Jay Matteson leads a troop in Adams. He says the filing could lead some people to decide not to join.

But, Matteson says he's seen the scouts' positive effects on kids.

“My son, as a scout, helped with natural disasters in the community. He was recognized by Senator Patty Richie for his service in a snow emergency that occurred. He actually saved a life based on his scout training,” he said.

Meanwhile, one law firm says it’s too soon to say if local scout councils will be involved in the filing.

Marsh Law Firm co-represents two people suing the Boy Scouts for abuses at a St. Lawrence County scout camp.

Firm founder James Marsh says the bankruptcy filing puts a freeze on lawsuits against the Boy Scouts in state courts.

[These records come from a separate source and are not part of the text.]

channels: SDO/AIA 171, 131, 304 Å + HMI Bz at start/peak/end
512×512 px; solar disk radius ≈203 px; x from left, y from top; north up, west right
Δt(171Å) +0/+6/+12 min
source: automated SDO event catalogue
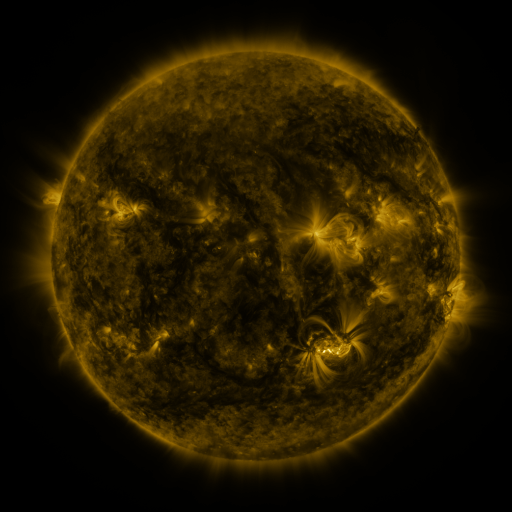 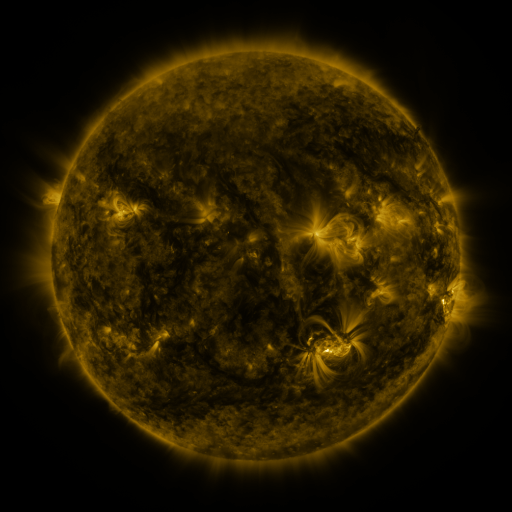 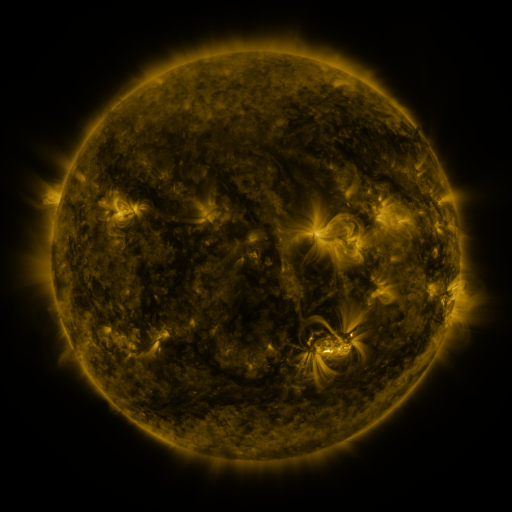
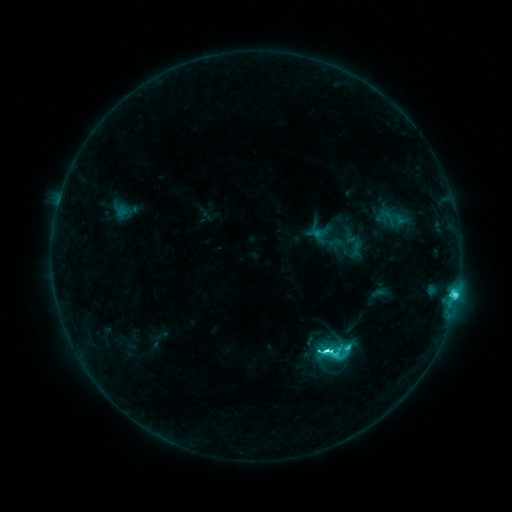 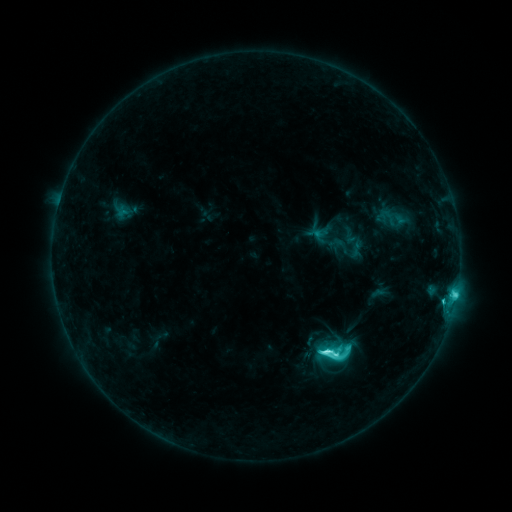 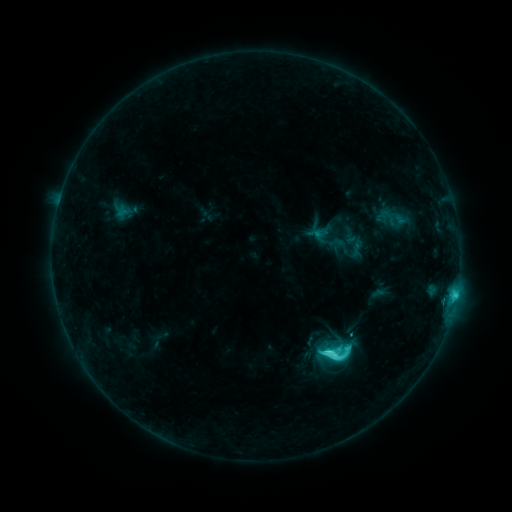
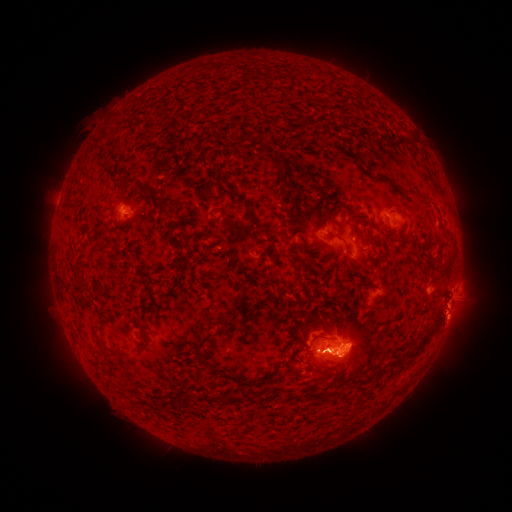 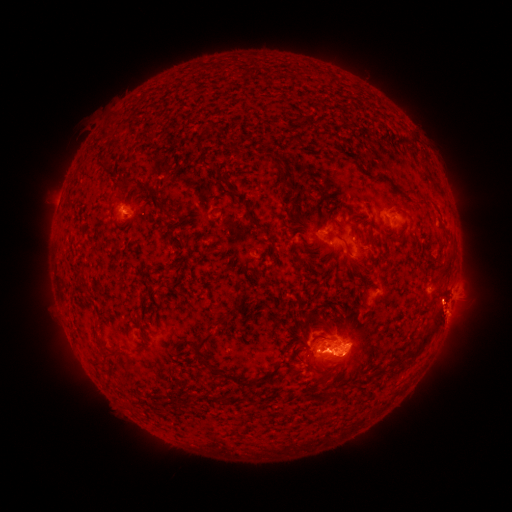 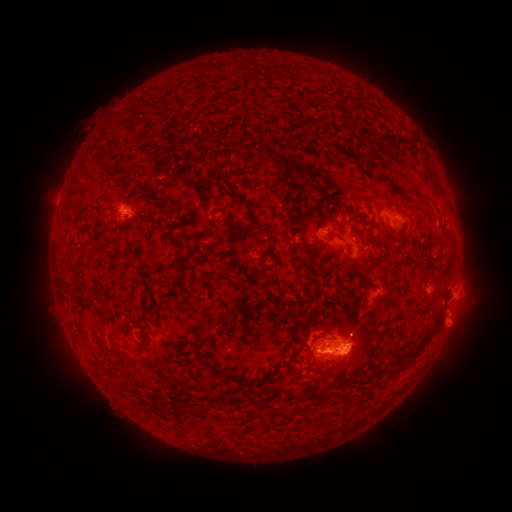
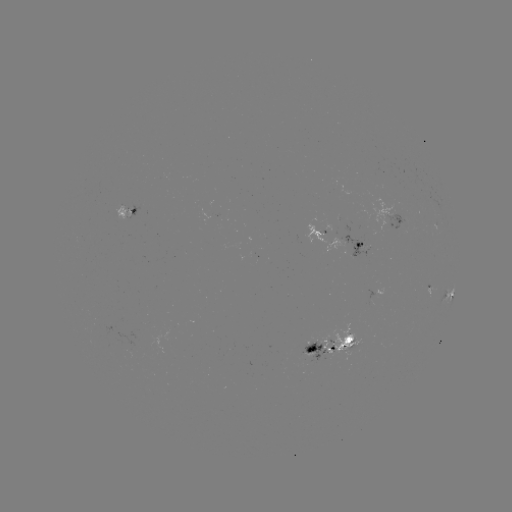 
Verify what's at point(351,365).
eruption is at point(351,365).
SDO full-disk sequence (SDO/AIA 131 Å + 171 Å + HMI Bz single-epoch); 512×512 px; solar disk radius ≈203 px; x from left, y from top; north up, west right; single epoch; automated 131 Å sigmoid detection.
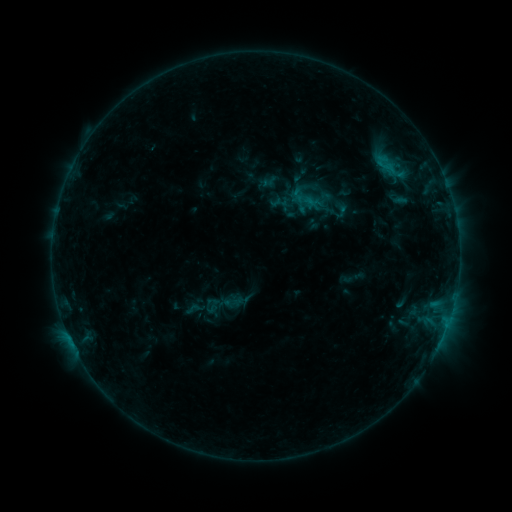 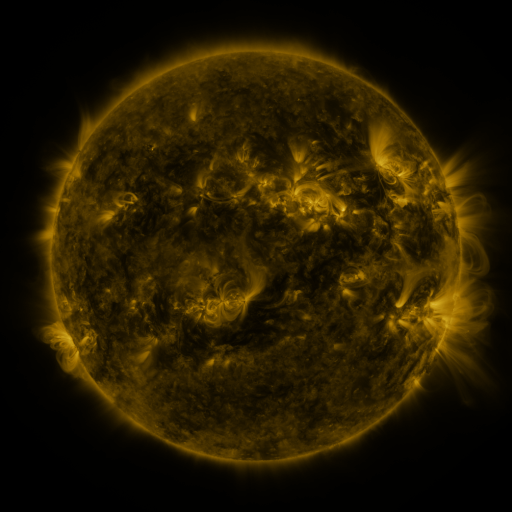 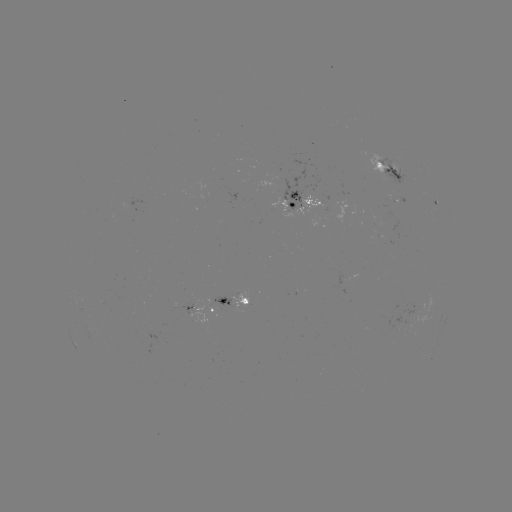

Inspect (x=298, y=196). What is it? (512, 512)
sigmoid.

"Victims and survivors in the state of New York where we have the Child Victims Act, where we have this one year period, there is not a quote, unquote opportunity to hold them accountable in a state court," he said.

But, Marsh says the Boy Scouts' move still allows victims and survivors to present their case.

"This is going to happen in a forum, in which a federal bankruptcy judge is overseeing the entire matter. This is not going to be a free for all. It's going to be a process where victims and survivors can present their claims; their claims are going to be individually considered and compensation and reconciliation is going to be made in each individual case," he said.

The filing comes six months after New York's Child Victims Act went into effect.

The law opened a one-year window for victims of childhood sexual abuse to file a lawsuit.

Marsh says the timing of the Boy Scouts' bankruptcy filing is no coincidence.

"The opening of the window through the Child Victims Act in the state of New York and through so many states across the country has been really critical in bringing this to a head to the Boy Scouts of America, to make something that was once theoretical a reality that they have to address now. Or, they're going to be subject to crippling lawsuits, in which, it would not be a reorganization bankruptcy. It would be a liquidation bankruptcy," said Marsh.

One potential outcome of the Boy Scouts' bankruptcy filing is that many names of abusers won't be released.